# Sample Size Justification for Medical Device Shelf-Life

N

#### NicoleinFlorida

Hello everyone,

I have a question about how to determine the sample size for medical device shelf-life test.Our device is Class II medical device, and expected shelf-life is 3 years.

Shelf-life test will be conducted with five stages:
1. Time 0 No aging
2. 6-Month accelerated aging (for 510k)
3. 36-Month accelerated aging
4. 6-Month real-time aging
5. 36-Month real-time aging

During each stage, package tests (integrity, seal strength, and 100% visual inspection) and device performance tests will be conducted.

In our protocol, we used the AQL Level I that required 32 samples for each test. I am considering whether we can reduce this number with a rational statistical justification.

According to the thread about V&V sample size, I am considering to use R=0.95, C=0.95 which gives a N=59. So does this "N" means the number of devices for each tests? Or if we have three tests for the package, then can N be divided by 3, which means that we can use 20 samples?

I will really appreciate your responses.

#### Bev D

##### Heretical Statistician
Super Moderator
it really depends on what you are trying to do. Although the AQL sampling plans are NOT appropriate for these types of tests.

If you only want to demonstrate that some percentage of your product will survive beyond some specified period of time, the confidence and reliability plan will suffice. the sample size applies to EACH of the tests you specified. time zero through 36 month real time...you may not need to perform each of those but regardless the sample size applies to each.

If you are trying to model the stability to use continuous data to predict the failure rate over time the sample size will be based on the part to part variation at time zero and you will need to use continuous sample size calculations for this approach. and again the sample size will apply to each time period tested.

Some people will select smaller sample sizes based on convenience but they are statistically justifiable. depending on your reviewer and the nature of your product this may be acceptable or it may not.

N

#### NicoleinFlorida

Hello Bev D
Thank you for the response.

The objective of this test is to establish the shelf-life of our devices.
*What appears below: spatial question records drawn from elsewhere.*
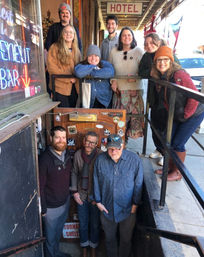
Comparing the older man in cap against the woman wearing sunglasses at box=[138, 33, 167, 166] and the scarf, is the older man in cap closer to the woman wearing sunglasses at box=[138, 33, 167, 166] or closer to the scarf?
the woman wearing sunglasses at box=[138, 33, 167, 166]

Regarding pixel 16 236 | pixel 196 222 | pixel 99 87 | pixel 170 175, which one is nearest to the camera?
pixel 16 236

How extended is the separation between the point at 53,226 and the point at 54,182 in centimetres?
64

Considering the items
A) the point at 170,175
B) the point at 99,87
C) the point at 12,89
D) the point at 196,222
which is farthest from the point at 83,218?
the point at 12,89

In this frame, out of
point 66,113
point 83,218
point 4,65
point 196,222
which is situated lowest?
point 83,218

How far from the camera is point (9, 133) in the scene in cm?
128

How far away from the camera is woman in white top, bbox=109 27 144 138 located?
299cm

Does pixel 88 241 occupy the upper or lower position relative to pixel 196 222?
lower

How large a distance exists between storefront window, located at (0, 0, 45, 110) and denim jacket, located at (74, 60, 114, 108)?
496 millimetres

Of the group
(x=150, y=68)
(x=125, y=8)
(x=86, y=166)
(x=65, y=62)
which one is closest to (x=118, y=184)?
(x=86, y=166)

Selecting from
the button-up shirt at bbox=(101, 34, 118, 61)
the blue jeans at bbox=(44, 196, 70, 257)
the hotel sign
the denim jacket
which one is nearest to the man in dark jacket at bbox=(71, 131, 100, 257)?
the blue jeans at bbox=(44, 196, 70, 257)

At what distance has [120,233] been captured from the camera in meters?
2.86

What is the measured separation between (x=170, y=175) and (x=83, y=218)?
1.41 metres

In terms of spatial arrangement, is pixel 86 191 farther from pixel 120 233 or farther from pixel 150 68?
pixel 150 68

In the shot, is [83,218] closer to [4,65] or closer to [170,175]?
[170,175]
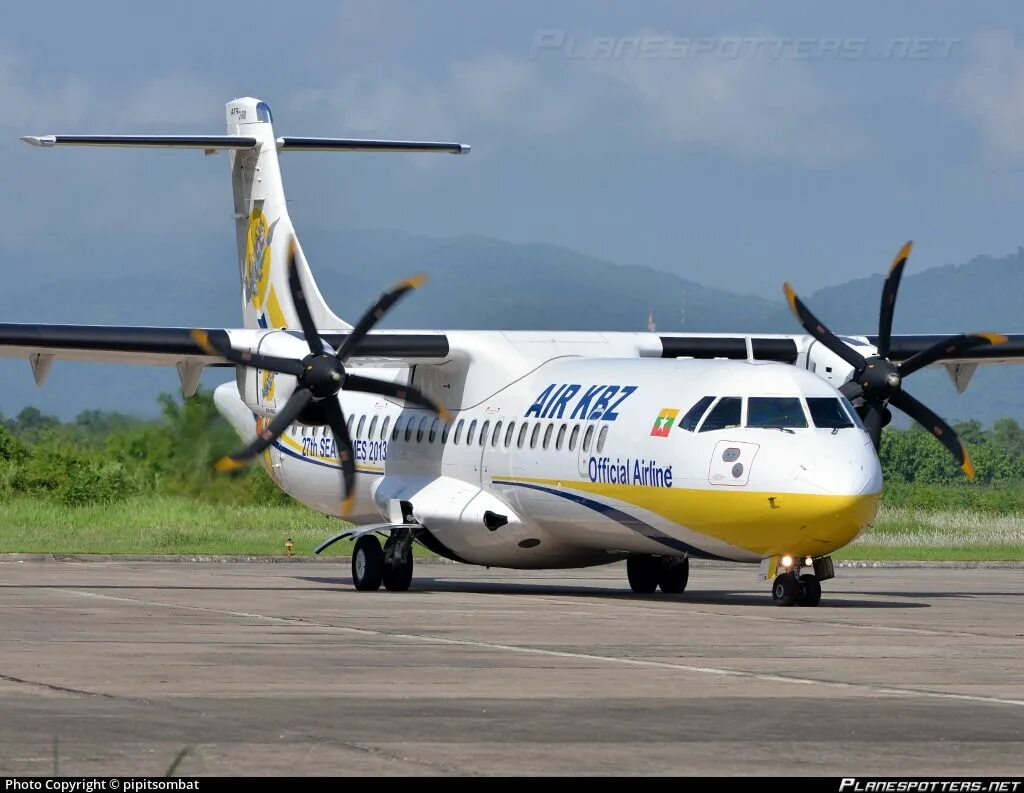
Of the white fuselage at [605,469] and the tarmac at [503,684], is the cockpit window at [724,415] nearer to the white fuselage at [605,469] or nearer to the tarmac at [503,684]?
the white fuselage at [605,469]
Therefore, your first recommendation of confidence and reliability plan fits the best.

The materials used on our devices are mainly PC and stainless steels, whose shelf-life will be much longer than the expected 3 years. Therefore, the sterile barrier system (package) will be the most critical for the establishment of the shelf-life. In this way, could we use smaller sample sizes for the devices?

For the package, because it is the most critical part for shelf-life testing, we would like to adopt the confidence and reliability plan.

Thank you again.

#### Bev D

##### Heretical Statistician
Super Moderator
It doesn't matter what you are testing for shelf life. The sample size remains the same. You may be able to test only the packaging without using the PC inside of it - but this isn't a statistical question it's a physics question and a question for your reviewer...does the shape and size of what's going to be inside the packaging effect the shelf life of the packaging?

#### Statistical Steven

##### Statistician
Super Moderator
Nicole

I have a few questions for you to get a better understanding of your issues.

1. Does 6 months accelerated aging equate to 36 months real time based on your Arrenhius model?
2. Why are you doing 36 months accelerated aging if you are doing 36 month real time testing?
3. What are you only testing 6 and 36 months real time? For stability studies it is beneficial to have more time points than more samples per time point, especially if you have a failure at 36 months, as your label claim would only be 6 months based on your data.
4. If you are doing go/no testing at each time point, sample sizes will be large since as Bev mentioned you can only make confidence and reliability statements (could be the rationale for accelerated conditions). Are there any continuous type tests that can be done?

Hello everyone,

I have a question about how to determine the sample size for medical device shelf-life test.Our device is Class II medical device, and expected shelf-life is 3 years.

Shelf-life test will be conducted with five stages:
1. Time 0 No aging
2. 6-Month accelerated aging (for 510k)
3. 36-Month accelerated aging
4. 6-Month real-time aging
5. 36-Month real-time aging

During each stage, package tests (integrity, seal strength, and 100% visual inspection) and device performance tests will be conducted.

In our protocol, we used the AQL Level I that required 32 samples for each test. I am considering whether we can reduce this number with a rational statistical justification.

According to the thread about V&V sample size, I am considering to use R=0.95, C=0.95 which gives a N=59. So does this "N" means the number of devices for each tests? Or if we have three tests for the package, then can N be divided by 3, which means that we can use 20 samples?

I will really appreciate your responses.

N

#### NicoleinFlorida

Hello Steven,
1. No.6 month accelerated aging is for 510k application.
2. We would like to label our product with 3 year shelf-life with the accelerated aging data. And the 3 year real-time aging is to validate the accelerated aging.
3. Do you mean that we can have more time points with smaller sample size? For instance, in our original plan, we will test 32 samples at 6 month and another 32 samples at 36 month. So your suggestion is to test maybe 10 samples at 6 month, 12 month, 18 month, 24 month, 30 month and 36 month? According to Bev's comment, I have to ensure the sample size is large enough for each test at each stage. So if I would like to do more tests throughout the 36 months, I have to increase the sample size dramatically?
4. Our device is a single use device, so I am not sure whether we can have continuous test data for the shelf-life. The objective of the tests after the accelerated aging is to test whether the device is functioning as intended. Basically, it will be a go/no-go test. Could you provide some examples of the continuous test data?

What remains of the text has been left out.